A woman who broke her back in a freak fall is helping other wheelchair-users to take part in “adrenaline-rush” sports.
Jane Sowerby, 41, above, was left paralysed from the waist down and unable to see how she would enjoy life again after falling 13ft from the edge of stairs.
Last month she completed her first London Marathon, 13 years to the day since her accident, raising more than £3,000 for Access Adventures, which she founded with two friends.
It has sent more than 50 people on residential camps where they can experience specially-adapted challenges, from water skiing to kayaking and scuba diving, but needs more money to help others. All camps are oversubscribed and there is a demand for more sessions.
Ms Sowerby, from Ampthill, Bedfordshire, said: “If it’s the first thing you have done with other people with disabilities, it’s incredible what a boost to your confidence that can make.
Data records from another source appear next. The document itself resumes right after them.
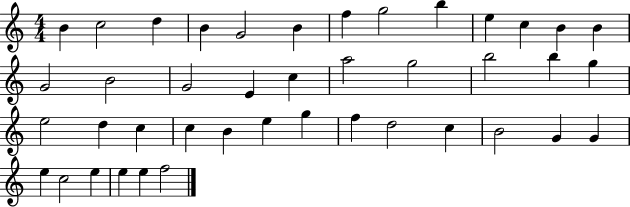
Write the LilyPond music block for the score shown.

{
  \clef treble
  \numericTimeSignature
  \time 4/4
  \key c \major
  b'4 c''2 d''4 | b'4 g'2 b'4 | f''4 g''2 b''4 | e''4 c''4 b'4 b'4 | \break g'2 b'2 | g'2 e'4 c''4 | a''2 g''2 | b''2 b''4 g''4 | \break e''2 d''4 c''4 | c''4 b'4 e''4 g''4 | f''4 d''2 c''4 | b'2 g'4 g'4 | \break e''4 c''2 e''4 | e''4 e''4 f''2 | \bar "|."
}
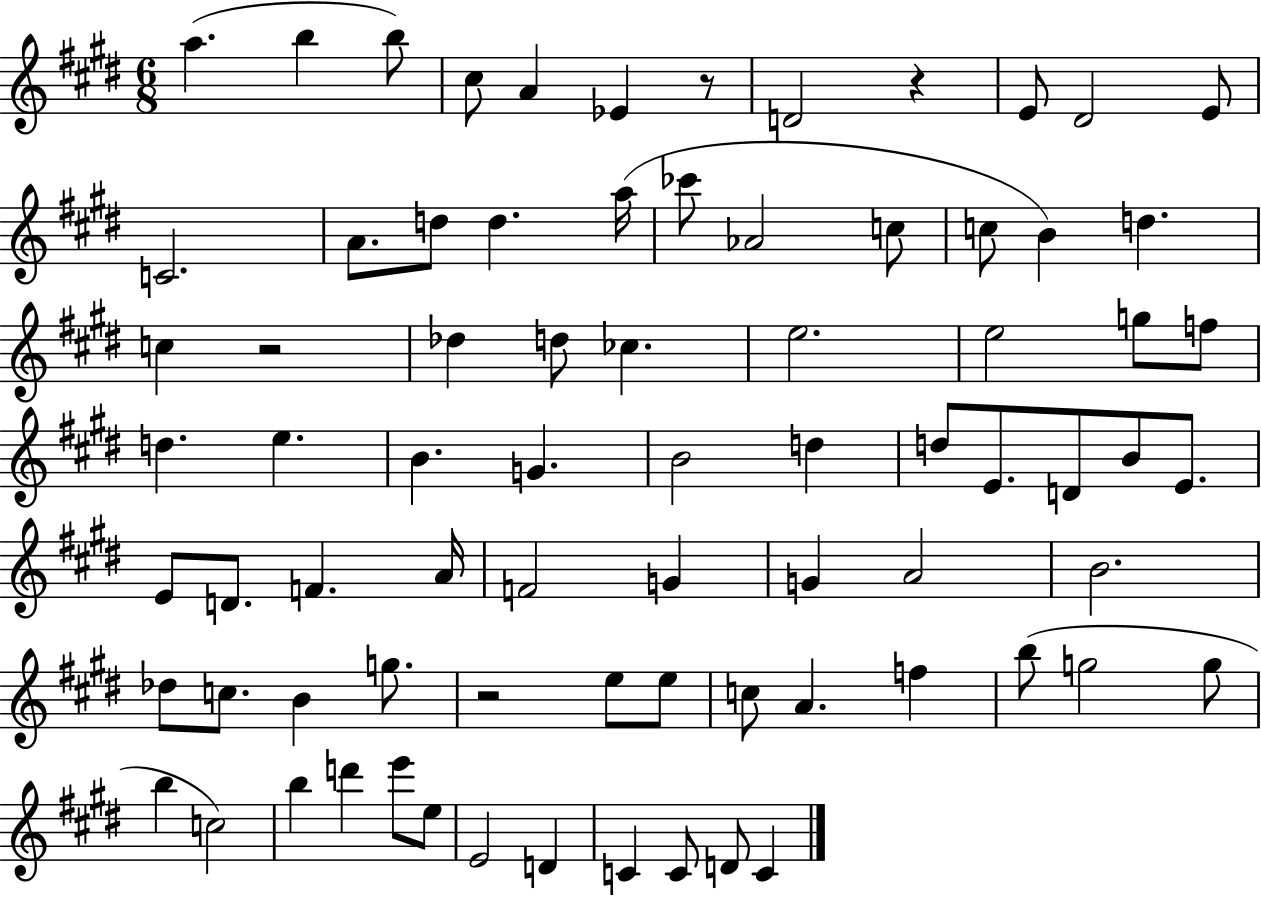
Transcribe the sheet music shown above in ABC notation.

X:1
T:Untitled
M:6/8
L:1/4
K:E
a b b/2 ^c/2 A _E z/2 D2 z E/2 ^D2 E/2 C2 A/2 d/2 d a/4 _c'/2 _A2 c/2 c/2 B d c z2 _d d/2 _c e2 e2 g/2 f/2 d e B G B2 d d/2 E/2 D/2 B/2 E/2 E/2 D/2 F A/4 F2 G G A2 B2 _d/2 c/2 B g/2 z2 e/2 e/2 c/2 A f b/2 g2 g/2 b c2 b d' e'/2 e/2 E2 D C C/2 D/2 C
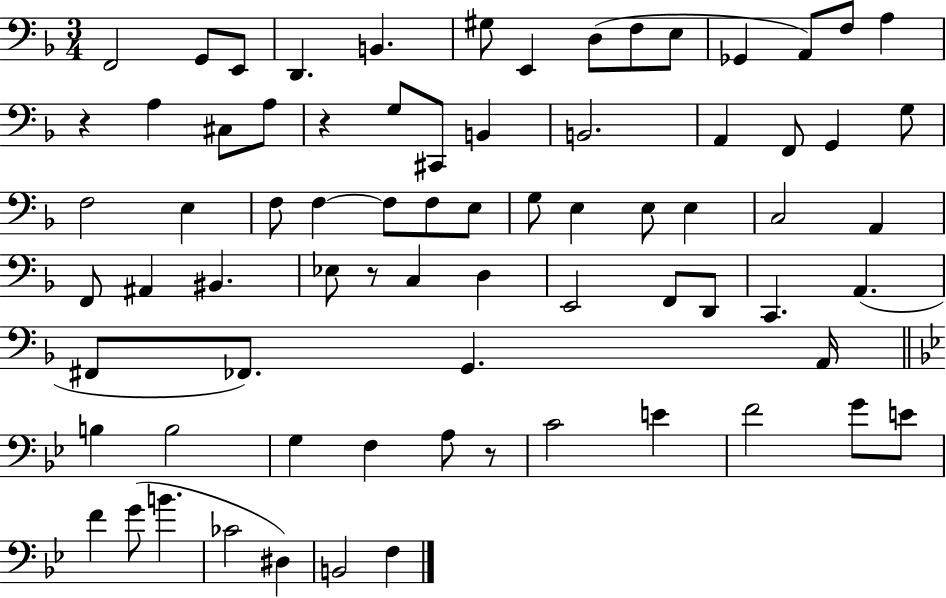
{
  \clef bass
  \numericTimeSignature
  \time 3/4
  \key f \major
  f,2 g,8 e,8 | d,4. b,4. | gis8 e,4 d8( f8 e8 | ges,4 a,8) f8 a4 | \break r4 a4 cis8 a8 | r4 g8 cis,8 b,4 | b,2. | a,4 f,8 g,4 g8 | \break f2 e4 | f8 f4~~ f8 f8 e8 | g8 e4 e8 e4 | c2 a,4 | \break f,8 ais,4 bis,4. | ees8 r8 c4 d4 | e,2 f,8 d,8 | c,4. a,4.( | \break fis,8 fes,8.) g,4. a,16 | \bar "||" \break \key bes \major b4 b2 | g4 f4 a8 r8 | c'2 e'4 | f'2 g'8 e'8 | \break f'4 g'8( b'4. | ces'2 dis4) | b,2 f4 | \bar "|."
}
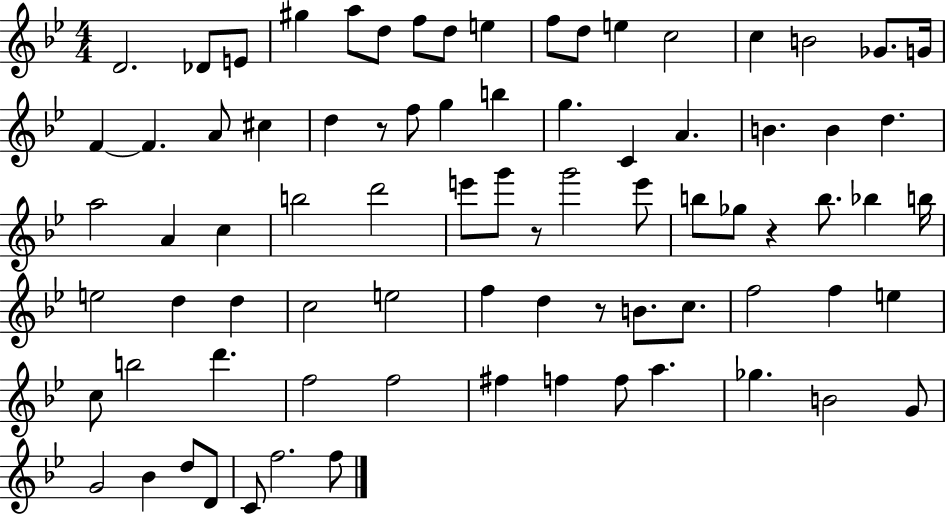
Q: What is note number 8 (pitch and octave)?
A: D5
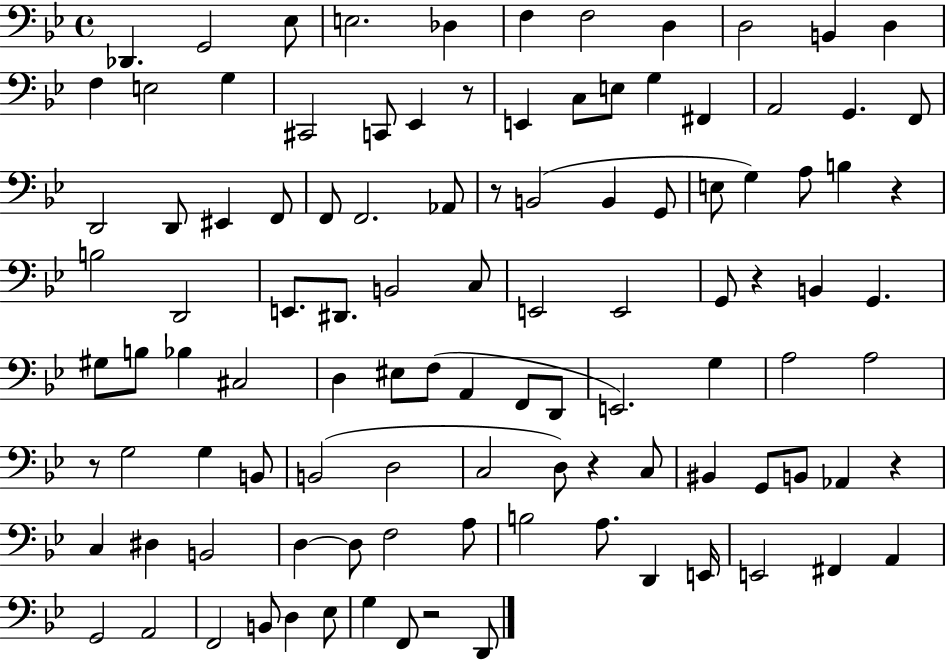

“I went to Stoke Mandeville hospital’s spinal unit. They do offer some sports as part of the rehabilitation and it does give you a taster, but they are not extreme adventure sports. There isn’t that adrenaline rush there, and as soon as you leave it stops.”
The former music programmer at MTV in Camden took up sit-skiing and went on to become a Paralympic skier, competing in the 2010 Winter Games in Vancouver.
“Adaptive sports are a powerful rehabilitation tool but there’s no real funding. The military do have long-term rehabilitation funding. There get to go water-skiing on a weekly basis and hand-cycling and ski trips.
“If there was a huge pot of cash , it would be great if civilians could get that on the NHS as well. When you leave the rehab unit that is when it get tough. The support ends.
“To find a sport you can throw yourself into, for a lot of people it’s exactly what they need to prevent them spiralling into depression.
If you have been recently paralysed and told you will never walk again, you have such a sense of achievement if you reach the end of the camp and you have been out skiing for the weekend.”